• Wow it got worse for me. Maybe through last update? Is this probably related to he application? Now I get 12 t/s on my CPU and switching to GPU it’s only 1.5 t/s. Something is fishy. With Nous hermes 2 Mistral 7B DPO with q4 I get 33 t/s (I believe it was up to 44 before).

    Now I’m curious if this will happen with a different application too, but I have nothing else than GPT4All installed.

    • Unfortunately I can’t even test Llama 3.1 in Alpaca because it refuses to download, showing some error message with the important bits cut off.

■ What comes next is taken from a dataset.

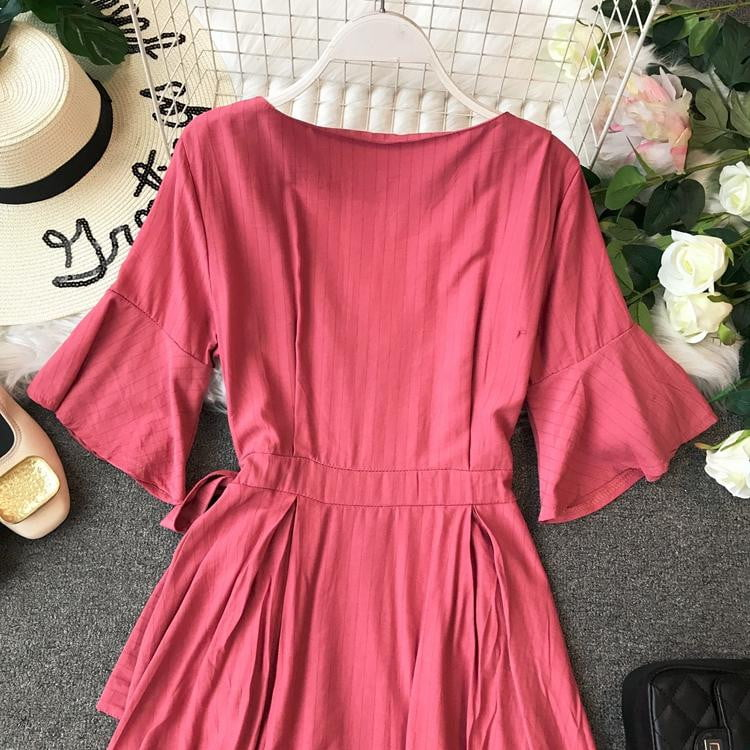 Sukol Thin Temperament V Collar Retro Short Flare Sleeve Solid Color Casual Dress - klozetstyle.com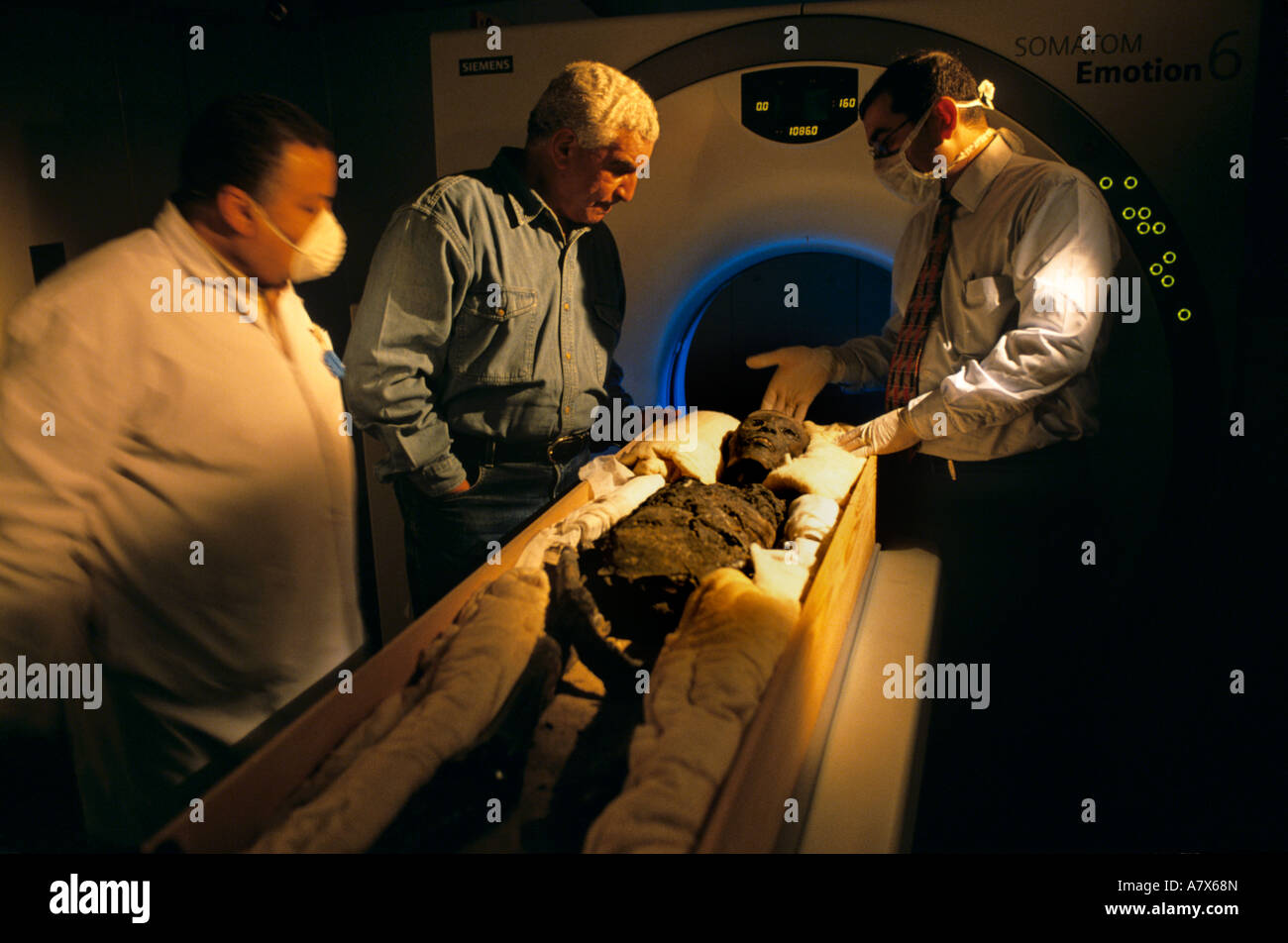 Egypt, CT scan test performed on mummy of Pharaoh Tutankhamun, 18th dynasty, ca 1332-1322, Dr. Zahi Hawass present - Stock Image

      That said, the Alpaca download interface seems much more robust, allowing me to select a model and then select any version of it for download, not just apparently picking whatever version it thinks I should use. That’s an improvement for sure. On GPT4All I basically have to download the model manually if I want one that’s not the default, and when I do that there’s a decent chance it doesn’t run on GPU.

      However, GPT4All allows me to plainly see how I can edit the system prompt and many other parameters the model is run with, and even configure multiple sets of parameters for the same model. That allows me to effectively pre-configure a model in much more creative ways, such as programming it to be a specific character with a specific background and mindset. I can get the Mistral model from earlier to act like anything from a very curt and emotionally neutral virtual intelligence named Jarvis to a grumpy fantasy monster whose behavior is transcribed by a narrator. GPT4All can even present an API endpoint to localhost for other programs to use.

      Alpaca seems to have some degree of model customization, but I can’t tell how well it compares, probably because I’m not familiar with using ollama and I don’t feel like tinkering with it since it doesn’t want to use my GPU. The one thing I can see that’s better in it is the use of multiple models at the same time; right now GPT4All will unload one model before it loads another.

      • That’s quite unfortunate. Alpaca needs to support those explicitly to work with the new 3.1 128k models; GPT4All was not compatible with it before update either. There was a bug in some library they was using and needed a patch. So maybe that’s why you can’t use the new Llama 3.1 in Alpaca. (Edit: Never mind. On the webpage they advertise and talk about 3.1 being working, so a wrong guess by me probably.)

        Actually that sounds very useful and I missed that option, to be able to select from a set of related models. One thing that GPT4All can also do is, analyzing text files and then using the data to ask questions about it. It will also output the exact lines of the file in relation to the answer. I only experimented a little bit with this, but sounds useful too. The team also experiments and works on a web search using, but no idea how that would work with a local model if ever.